Brokers placing commercial insurance for the risk of theft should pay close attention to exclusions.
Exclusions on some policies covering crime losses for financial institutions may be leaving a gap in cover computer crime, a new paper from Marsh Inc. suggests.
Financial institution bonds are first-party insurance policies that protect commercial clients “from a myriad of theft-related exposures” – such as employee dishonesty, forgery, vendor-related fraud and theft through computer systems – AIG Canada notes.
But financial institutions “should pay specific attention to potentially broad exclusionary language” to make sure their insurance adequately covers theft of funds, Marsh said in a recent report, commenting in general and not on any particular carrier.
A coverage dispute south of the border is raising discussions around hacking attacks on banks’ computer systems and stealing money from customers accounts, Marsh said in Protecting High-Value Assets: Insurance Implications of Cybercrime for Financial Institutions, a report released Nov. 16.
Marsh was referring to computer attacks in 2016 and 2017 in which the victim was National Bank of Blacksburg, situated in Virginia’s Appalachian mountains.
Beginning two years ago, hackers were able to get user names and passwords of employees of the National Bank of Blacksburg, reports the Roanoke Times newspaper. Using those stolen computer login credentials, hackers were able to steal money from customers’ accounts.
The bank’s insurer is Everest National Insurance Company. The bank’s loss was over $1 million. But Everest says the portion of the policy that covers the loss is one that deals with misuse of debit cards, which has a $50,000 sub-limit, the Roanoke Times reports.
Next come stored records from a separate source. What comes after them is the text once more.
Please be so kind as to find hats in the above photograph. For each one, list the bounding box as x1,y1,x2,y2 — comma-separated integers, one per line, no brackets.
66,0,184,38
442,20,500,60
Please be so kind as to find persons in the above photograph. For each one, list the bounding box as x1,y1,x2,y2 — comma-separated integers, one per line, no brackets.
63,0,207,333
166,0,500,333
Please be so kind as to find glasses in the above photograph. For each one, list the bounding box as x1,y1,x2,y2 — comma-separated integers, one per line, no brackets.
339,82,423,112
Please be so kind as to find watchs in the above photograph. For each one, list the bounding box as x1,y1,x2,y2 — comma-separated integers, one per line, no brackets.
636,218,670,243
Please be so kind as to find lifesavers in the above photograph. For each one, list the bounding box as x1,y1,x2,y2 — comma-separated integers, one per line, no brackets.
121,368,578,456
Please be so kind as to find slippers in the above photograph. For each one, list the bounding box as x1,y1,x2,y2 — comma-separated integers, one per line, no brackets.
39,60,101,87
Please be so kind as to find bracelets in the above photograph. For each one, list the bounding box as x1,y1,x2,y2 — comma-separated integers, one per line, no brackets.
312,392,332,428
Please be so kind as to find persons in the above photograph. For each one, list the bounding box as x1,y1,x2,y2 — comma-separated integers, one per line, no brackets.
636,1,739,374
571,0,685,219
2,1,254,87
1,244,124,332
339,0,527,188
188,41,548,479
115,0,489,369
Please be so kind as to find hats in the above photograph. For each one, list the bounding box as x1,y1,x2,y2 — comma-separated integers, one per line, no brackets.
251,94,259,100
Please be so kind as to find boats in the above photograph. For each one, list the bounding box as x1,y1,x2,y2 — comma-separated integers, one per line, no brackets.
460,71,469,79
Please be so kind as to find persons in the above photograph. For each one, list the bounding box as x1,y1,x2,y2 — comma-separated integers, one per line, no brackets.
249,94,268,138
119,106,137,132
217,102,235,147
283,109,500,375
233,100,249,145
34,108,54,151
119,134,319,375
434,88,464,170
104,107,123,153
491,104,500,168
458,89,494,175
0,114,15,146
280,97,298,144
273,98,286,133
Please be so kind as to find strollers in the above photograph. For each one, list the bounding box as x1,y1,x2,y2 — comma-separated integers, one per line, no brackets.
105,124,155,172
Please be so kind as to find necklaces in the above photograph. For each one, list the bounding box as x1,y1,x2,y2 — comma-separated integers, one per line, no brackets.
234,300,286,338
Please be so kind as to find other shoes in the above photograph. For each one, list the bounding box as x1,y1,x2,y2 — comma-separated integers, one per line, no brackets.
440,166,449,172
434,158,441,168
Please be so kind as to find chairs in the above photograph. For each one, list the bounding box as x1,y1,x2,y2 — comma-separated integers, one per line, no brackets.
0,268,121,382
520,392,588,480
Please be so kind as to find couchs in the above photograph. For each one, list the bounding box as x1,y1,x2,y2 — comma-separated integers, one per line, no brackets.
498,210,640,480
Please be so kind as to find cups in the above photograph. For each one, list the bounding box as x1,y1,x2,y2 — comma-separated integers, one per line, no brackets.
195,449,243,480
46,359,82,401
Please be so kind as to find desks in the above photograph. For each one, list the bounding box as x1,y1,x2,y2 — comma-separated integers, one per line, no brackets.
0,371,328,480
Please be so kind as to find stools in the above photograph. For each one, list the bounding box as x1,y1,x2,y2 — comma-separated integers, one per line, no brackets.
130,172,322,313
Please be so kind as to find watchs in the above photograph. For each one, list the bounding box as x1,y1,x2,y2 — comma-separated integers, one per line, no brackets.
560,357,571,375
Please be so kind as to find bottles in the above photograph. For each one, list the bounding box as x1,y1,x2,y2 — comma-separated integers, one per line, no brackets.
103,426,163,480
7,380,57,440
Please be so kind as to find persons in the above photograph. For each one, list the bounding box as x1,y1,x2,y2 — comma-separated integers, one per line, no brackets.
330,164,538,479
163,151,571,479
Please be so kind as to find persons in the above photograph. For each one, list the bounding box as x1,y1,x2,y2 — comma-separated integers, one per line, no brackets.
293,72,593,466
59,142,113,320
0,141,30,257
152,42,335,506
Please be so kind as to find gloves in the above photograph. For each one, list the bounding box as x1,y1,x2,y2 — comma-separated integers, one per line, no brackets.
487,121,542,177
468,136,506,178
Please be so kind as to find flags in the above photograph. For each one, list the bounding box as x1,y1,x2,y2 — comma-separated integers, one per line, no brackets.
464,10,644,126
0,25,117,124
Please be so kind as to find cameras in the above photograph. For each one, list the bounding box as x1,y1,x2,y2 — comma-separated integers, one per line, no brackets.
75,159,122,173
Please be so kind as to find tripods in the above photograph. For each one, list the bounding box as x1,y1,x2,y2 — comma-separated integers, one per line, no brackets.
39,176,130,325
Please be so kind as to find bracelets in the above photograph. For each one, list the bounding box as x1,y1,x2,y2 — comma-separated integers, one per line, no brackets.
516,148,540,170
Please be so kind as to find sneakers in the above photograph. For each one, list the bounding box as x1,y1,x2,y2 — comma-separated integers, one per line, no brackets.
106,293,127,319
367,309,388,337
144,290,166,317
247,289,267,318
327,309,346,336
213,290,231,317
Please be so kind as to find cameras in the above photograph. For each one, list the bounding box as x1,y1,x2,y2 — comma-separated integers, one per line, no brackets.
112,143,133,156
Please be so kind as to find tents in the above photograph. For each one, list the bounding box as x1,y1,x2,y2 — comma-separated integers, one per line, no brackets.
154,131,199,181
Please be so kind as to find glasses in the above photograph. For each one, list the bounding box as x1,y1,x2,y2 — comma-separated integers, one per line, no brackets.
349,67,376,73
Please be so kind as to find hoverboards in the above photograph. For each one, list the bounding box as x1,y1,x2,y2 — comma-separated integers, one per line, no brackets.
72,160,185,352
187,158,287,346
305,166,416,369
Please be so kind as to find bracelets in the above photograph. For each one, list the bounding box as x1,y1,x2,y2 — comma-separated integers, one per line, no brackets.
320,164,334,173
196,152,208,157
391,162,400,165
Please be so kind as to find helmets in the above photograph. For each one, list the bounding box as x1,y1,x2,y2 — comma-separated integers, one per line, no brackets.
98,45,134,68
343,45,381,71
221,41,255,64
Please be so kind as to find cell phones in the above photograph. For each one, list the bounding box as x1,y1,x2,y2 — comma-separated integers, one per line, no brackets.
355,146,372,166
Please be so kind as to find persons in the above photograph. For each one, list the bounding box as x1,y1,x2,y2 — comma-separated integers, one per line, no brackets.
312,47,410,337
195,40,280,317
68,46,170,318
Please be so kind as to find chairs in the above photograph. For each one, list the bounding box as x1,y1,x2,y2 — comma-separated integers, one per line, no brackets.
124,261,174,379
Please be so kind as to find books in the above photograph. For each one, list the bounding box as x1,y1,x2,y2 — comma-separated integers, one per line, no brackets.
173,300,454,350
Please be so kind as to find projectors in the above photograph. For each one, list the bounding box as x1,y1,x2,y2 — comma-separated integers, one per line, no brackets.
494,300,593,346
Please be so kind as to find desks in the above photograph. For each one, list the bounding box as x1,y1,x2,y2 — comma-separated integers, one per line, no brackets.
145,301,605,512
“The coverage dispute arising from this loss does not involve a cyber policy,” Marsh said in Protecting High-Value Assets. Instead the issue is whether the loss triggers coverage under the computer and electronic portion of the financial institution bond that Everest wrote for National Bank of Blacksburg. The C&E portion has an exclusion for loss arsing from “the use, or purported use, of credit, debit, charge, access, convenience or other cards.” The bank says that exclusion does not apply.
“Insurance – while effective at reducing the financial impact of cyber events, has also raised questions for banks – as well as disputes with insurers – about how coverage should respond to a cyber event involving multiple types of loss,” Marsh said.
A “big trend” in insurance these days is social engineering, says Brian Kelly, Montreal-based managing partner for risk management at BFL Canada Risk and Insurance Services. One example of social engineering is when a criminal impersonates someone. In some cases, criminals have used social engineering to fool employees into thinking they are paying suppliers when in fact the employees are unwittingly sending money to the criminals.
“Normally that is provided under a crime policy but for smaller and medium sized organizations, we see a benefit to actually including that under a cyber policy as well,” Kelly told Canadian Underwriter earlier.
One such incident resulted in a coverage dispute in Alberta, notes Ryan Burgoyne, managing partner of law firm Cox & Palmer’s Fredericton office.
The Brick Warehouse LP v. Chubb Insurance Company of Canada was released in 2017 by the Court of Queen’s Bench of Alberta. That court ruled that a Chubb commercial crime policy did not cover a loss resulting from social engineering fraud, Burgoyne reported earlier in a paper titled A New Realm: Cyberspace, Cyber Liability and Cyber Liability Insurance.
In that case, The Brick lost $200,000 because money owed to computer maker Toshiba – a legitimate vendor – was sent to the wrong bank account. A fraudster purporting to be a Toshiba worker had called The Brick’s accounting department giving a false bank account for Toshiba. As a result, The Brick paid the criminal, not the vendor.